Existem várias modalidades de identidades: identidade nacional, identidade regional, identidade étnica, identidade cultural, identidade sexual ou de gênero, identidade religiosa, identidade indígena, identidade quilombola, identidade profissional etc. As identidades resultam tanto da autoidentificação quanto da identificação atribuída externamente. Ou seja, uma identidade é legitimada quando o próprio indivíduo ou grupo se reconhece e é reconhecido como tal. Neste tópico abordaremos, em linhas gerais, o reconhecimento da diversidade cultural e étnica, bem como das identidades dela derivadas como instrumento de diálogo intercultural entre grupos sociais distintos e de construção de cidadanias diferenciadas

Nos dois exemplos mais explorados neste texto – os casos das sociedades indígenas e quilombolas no Brasil –, a diversidade cultural implica também em uma diversidade de identidades, não só culturais, mas também identidades étnicas, visto que se vinculam a grupos étnicos ou povos específicos. As identidades étnicas são construídas por um processo de autoidentificação e de atribuição externa e a partir do contraste evidenciado nas relações estabelecidas entre grupos distintos, os quais buscam no seu repertório cultural traços diacríticos ou características que possam distingui-los uns dos outros.

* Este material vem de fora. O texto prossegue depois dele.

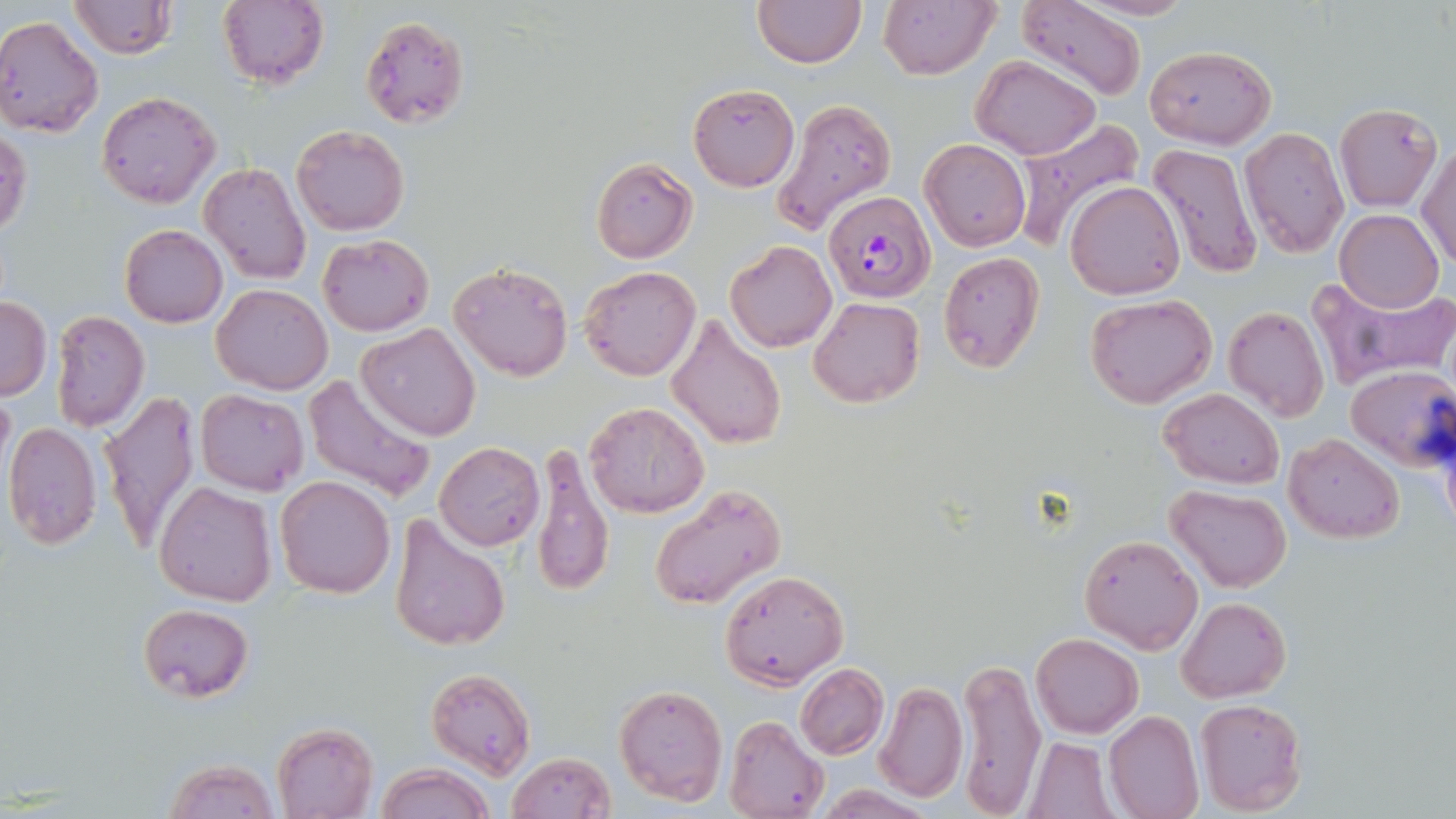
Summary:
  - Coordinate format: approximate bounding boxes as named x1/y1/x2/y2 corners in pixels
  - Plasmodium falciparum-infected red blood cell locations: (x1=824, y1=192, x2=935, y2=303)
  - Uninfected red blood cell locations: (x1=68, y1=0, x2=175, y2=60), (x1=1015, y1=0, x2=1148, y2=103), (x1=215, y1=1, x2=329, y2=90), (x1=752, y1=1, x2=867, y2=68), (x1=877, y1=1, x2=1000, y2=80), (x1=358, y1=14, x2=470, y2=130), (x1=0, y1=17, x2=103, y2=137), (x1=1143, y1=44, x2=1276, y2=147), (x1=972, y1=56, x2=1101, y2=159), (x1=688, y1=84, x2=800, y2=191), (x1=97, y1=92, x2=219, y2=208), (x1=771, y1=97, x2=898, y2=235), (x1=1334, y1=103, x2=1441, y2=210), (x1=1008, y1=119, x2=1143, y2=253), (x1=291, y1=124, x2=410, y2=236), (x1=0, y1=126, x2=32, y2=239), (x1=1239, y1=127, x2=1348, y2=257), (x1=253, y1=128, x2=369, y2=257), (x1=920, y1=139, x2=1030, y2=251), (x1=1418, y1=139, x2=1456, y2=270), (x1=1147, y1=145, x2=1263, y2=280), (x1=589, y1=156, x2=698, y2=264), (x1=199, y1=161, x2=312, y2=286), (x1=1064, y1=181, x2=1184, y2=301), (x1=1334, y1=209, x2=1443, y2=313), (x1=119, y1=224, x2=228, y2=328), (x1=317, y1=234, x2=433, y2=337), (x1=724, y1=241, x2=836, y2=352), (x1=938, y1=251, x2=1044, y2=372), (x1=449, y1=262, x2=573, y2=381), (x1=580, y1=265, x2=701, y2=382), (x1=1306, y1=274, x2=1456, y2=388), (x1=213, y1=283, x2=332, y2=394), (x1=1084, y1=292, x2=1218, y2=409), (x1=0, y1=296, x2=51, y2=399), (x1=809, y1=296, x2=925, y2=407), (x1=1223, y1=305, x2=1329, y2=423), (x1=50, y1=310, x2=148, y2=431), (x1=664, y1=313, x2=786, y2=450), (x1=357, y1=322, x2=481, y2=441), (x1=1345, y1=365, x2=1456, y2=473), (x1=304, y1=371, x2=440, y2=503), (x1=1159, y1=387, x2=1285, y2=489), (x1=195, y1=388, x2=308, y2=495), (x1=99, y1=389, x2=201, y2=551), (x1=584, y1=401, x2=711, y2=517), (x1=3, y1=420, x2=102, y2=548), (x1=1284, y1=432, x2=1402, y2=543), (x1=434, y1=441, x2=545, y2=550), (x1=530, y1=442, x2=614, y2=599), (x1=275, y1=476, x2=395, y2=597), (x1=154, y1=480, x2=277, y2=606), (x1=649, y1=482, x2=787, y2=610), (x1=1166, y1=484, x2=1292, y2=592), (x1=388, y1=513, x2=510, y2=651), (x1=1078, y1=533, x2=1204, y2=654), (x1=720, y1=570, x2=849, y2=689), (x1=1176, y1=597, x2=1290, y2=702), (x1=137, y1=602, x2=253, y2=703), (x1=1030, y1=633, x2=1144, y2=738), (x1=956, y1=655, x2=1045, y2=815), (x1=795, y1=664, x2=888, y2=759), (x1=425, y1=667, x2=536, y2=778), (x1=612, y1=683, x2=728, y2=807), (x1=874, y1=683, x2=967, y2=802), (x1=1193, y1=696, x2=1307, y2=815), (x1=1103, y1=709, x2=1204, y2=819), (x1=725, y1=715, x2=828, y2=819), (x1=270, y1=722, x2=378, y2=819), (x1=1024, y1=738, x2=1116, y2=818), (x1=504, y1=751, x2=615, y2=819), (x1=164, y1=758, x2=280, y2=819), (x1=376, y1=764, x2=494, y2=819)
  - Slide-level diagnosis: Plasmodium falciparum
  - Magnification: 1000x
  - Field of view: one of a larger specimen
  - Preparation: thin blood smear
  - Stain: May-Grünwald-Giemsa
  - Modality: light microscopy
  - Image size: 1456×819 pixels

As identidades étnicas não são, portanto, categorias fixas e essencializadas de identificação de indivíduos e grupos. Pelo contrário, elas se atualizam e se refazem em cada situação vivida por seus atores em oposição aos outros. A etnicidade é, assim, um processo ancorado em condições históricas concretas (BARTH, 1998).

No Brasil, nas últimas décadas, essas noções de grupo étnico e de identidades étnicas passaram a orientar as ações de antropólogos e outros especialistas envolvidos em trabalhos de reconhecimento e regulamentação de territórios tradicionais indígenas e quilombolas. Entre outros aspectos, isso se deve a duas questões principais. Primeiro, a atual Constituição Federal do país, promulgada em 1988, com base em instrumentos jurídicos e convenções internacionais referentes aos direitos humanos, como é o caso das Convenções 107 e 169 da Organização Internacional do Trabalho (OIT), incorpora no seu texto a previsão de vários direitos culturais.

Segundo, a ciência antropológica e áreas afins têm, cada vez mais, se dedicado aos estudos dos fenômenos ligados às identidades e ao seu reconhecimento. Isso ocorre não só do ponto de vista da compreensão, interpretação e explicação desses fenômenos, mas também da produção de subsídios operacionais para as políticas públicas voltadas para o reconhecimento das identidades étnicas e culturais e para a construção de uma cidadania que contemple essas diferenças. 

Partindo das considerações anteriores, podemos dizer que não só a sociedade brasileira, mas as sociedades multiculturais, em geral, se caracterizam por uma grande diversidade cultural e por uma variedade de identidades. O reconhecimento dessas identidades, sejam culturais ou étnicas ou de outra ordem, se configura em vários níveis, envolvendo atitudes individuais (das próprias pessoas individualmente) e coletivas (dos próprios grupos e de outros grupos) e ações do poder público nos campos jurídico-legal e das políticas governamentais.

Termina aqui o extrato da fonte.